Let’s talk about periods
In the age when Period Panties are sold (you read that right, smalls that are a substitute for sanitary pads), talking about periods seems obvious. Yet, talking about menstruation is beyond the pale. Saying the word itself is a taboo. Well, why else would we have bazillion period euphemisms? Technically, there are about 5000 terms for menses, making it 4999 more than needed.
Welcome to the world of period euphemisms
Let’s make one thing clear. We do talk about ‘the curse’. Extensively. Openly. But, terms and conditions apply. The period euphemism being #womenonly #innercircle. Conversing about our ‘monthlies’ is out of bounds in mixed company. So, this is for all the men – and some women (let’s not be biased) – who go queasy when ‘time of the month’ arrives.
It is okay to talk about ‘women’s trouble’. Anywhere and everywhere. Why you ask? Because it is a force of nature, an act of God, a biological process and something that will inevitably occur. It would help a sh*t load if we could shout out loud that ‘I am PMSing’. It’d be cathartic.
There are about 355 million menstruating women in India out of which only 12% use sanitary napkins. If we talked about them that number would increase exponentially which would translate to better healthcare and hygiene of millions of women in the nation. It would mean girls don’t use dirty cloth instead of sanitary pads that lead to harsh diseases.
Talking about it would also ensure that almost a quarter percent of girls don’t drop out of school when they go ‘on the rag’. Can you imagine the horror of bleeding every month at the age of 9 and with no one to talk to? Yes, that’s how young some of us are when we start ‘chumming’.
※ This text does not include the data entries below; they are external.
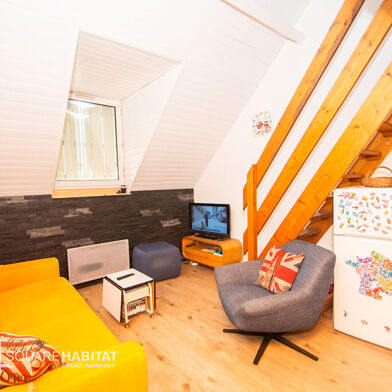 Appartement 1 pièce 23 m²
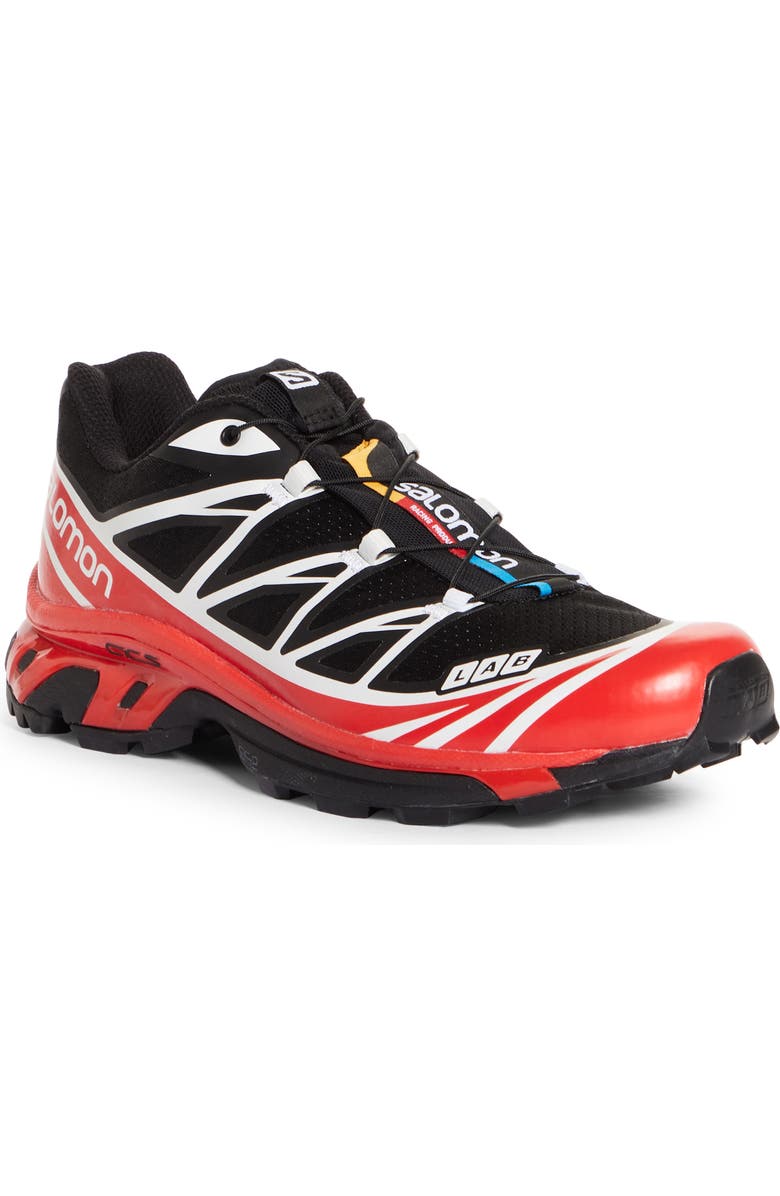 Salomon XT-6 Advanced Running Shoe, Main, color,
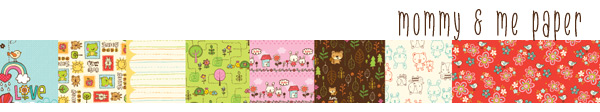 Mommy and Me Treats Graphic Set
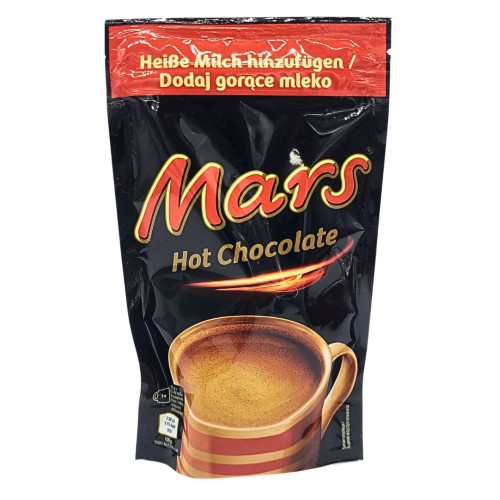 MARS Hot Chocolate karstās šokolādes dzēriens 140g | Multum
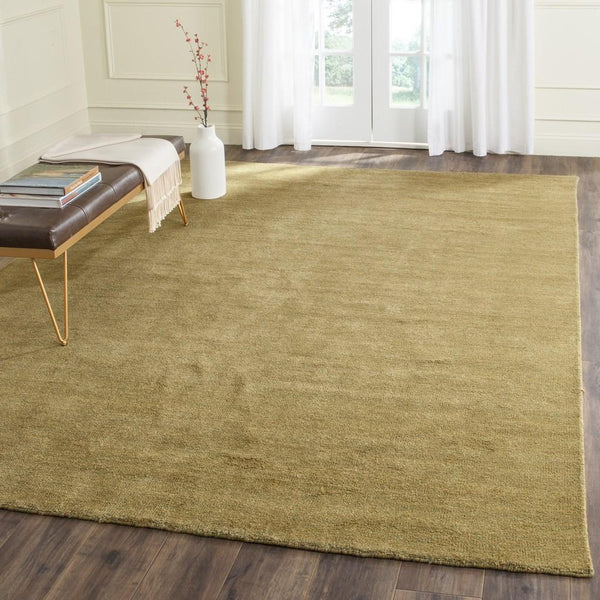 Safavieh Clearance Himalaya HIM311C Green-Beige Rug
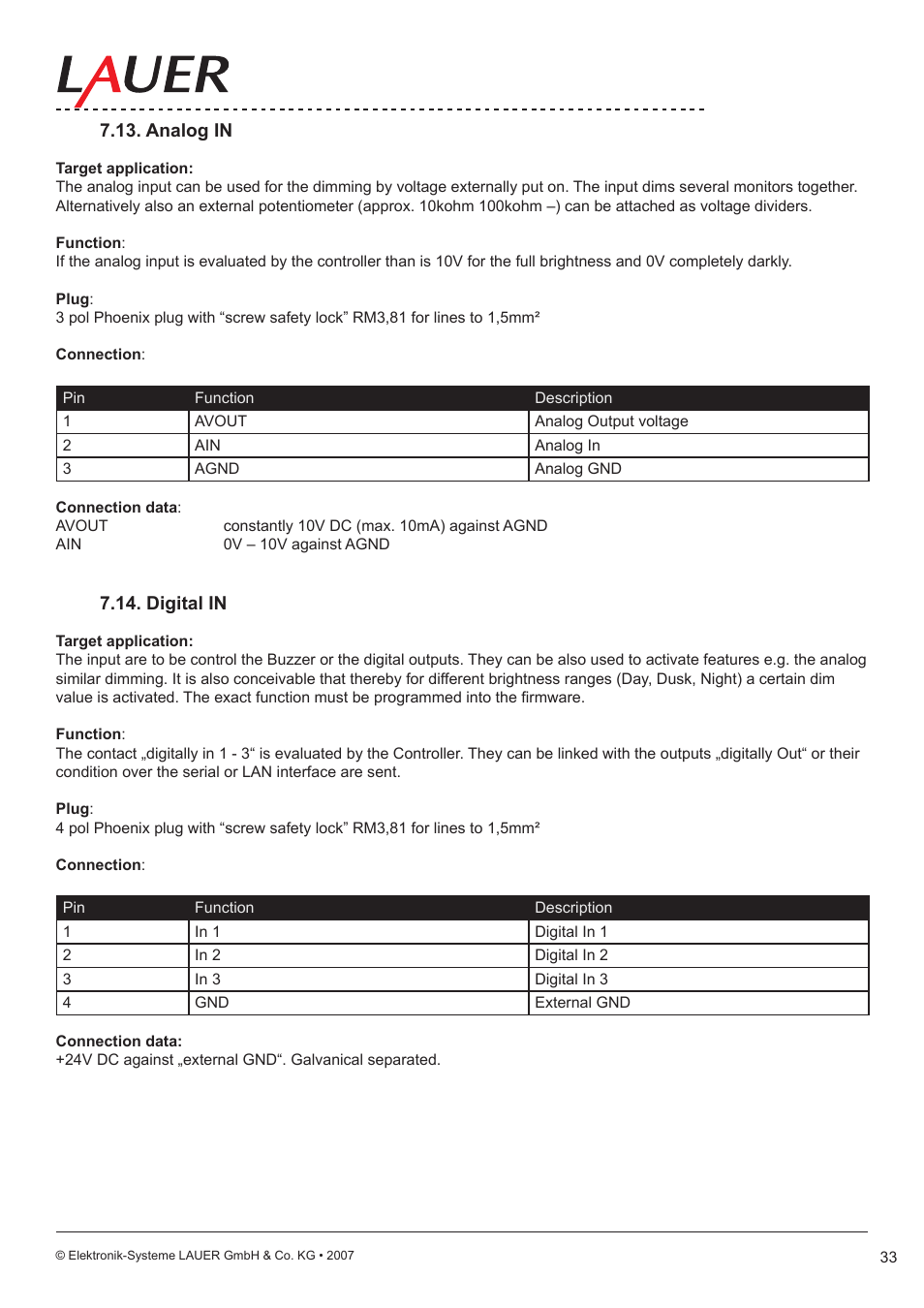 Beijer Electronics MT 223 EN User Manual | Page 33 / 38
‘The Furies’ have been visiting me for almost two decades now. Each year brings different symptoms from debilitating pain to scratch-your-eyes-out mood. How am I supposed to keep track of these ever-evolving portents if I am using a different period euphemism every time?
Mum’s the word
3000 days. That’s the average time ‘Aunt Flo’ will visit a woman in a lifetime. 3000 days means more than 8 years. That’s how long it takes to complete primary education. Could you live for eight years without talking about a vital part of your life?
If we had been talking about ‘cousin Red’, a mundane biological process, women world over would not have to be embarrassed while buying sanitary pads or tampons. They would not be confronted with the punishing drumbeat of constant side eyes, hushed voices and the ubiquitous black polythene.The whole world is in furore to educate people about ‘riding the crimson wave’. But to educate, you have to communicate. Speak on it, talk about ‘courses’ and remove the period stigma along with the period euphemisms.
Time to talk
You poop, pee and sweat, right? And no matter what you will fart under the covers. Why? Because they are bodily functions and they happen. Well, wake the hell up! The menstrual cycle is not the odd one out in the picture of ‘one of these things is not like the others’, that’s you farting under the sheets.
Whether you want it or not, it’s going to happen every month. So, why not talk about it and make it easier for the poor soul who has to suffer through it after every-bloody-twenty eight days. And, trust me talking helps. So do carbs, chocolates and all other guilty pleasures.
And if you are still not convinced enough to talk about it, then up your keister and c’est la vie!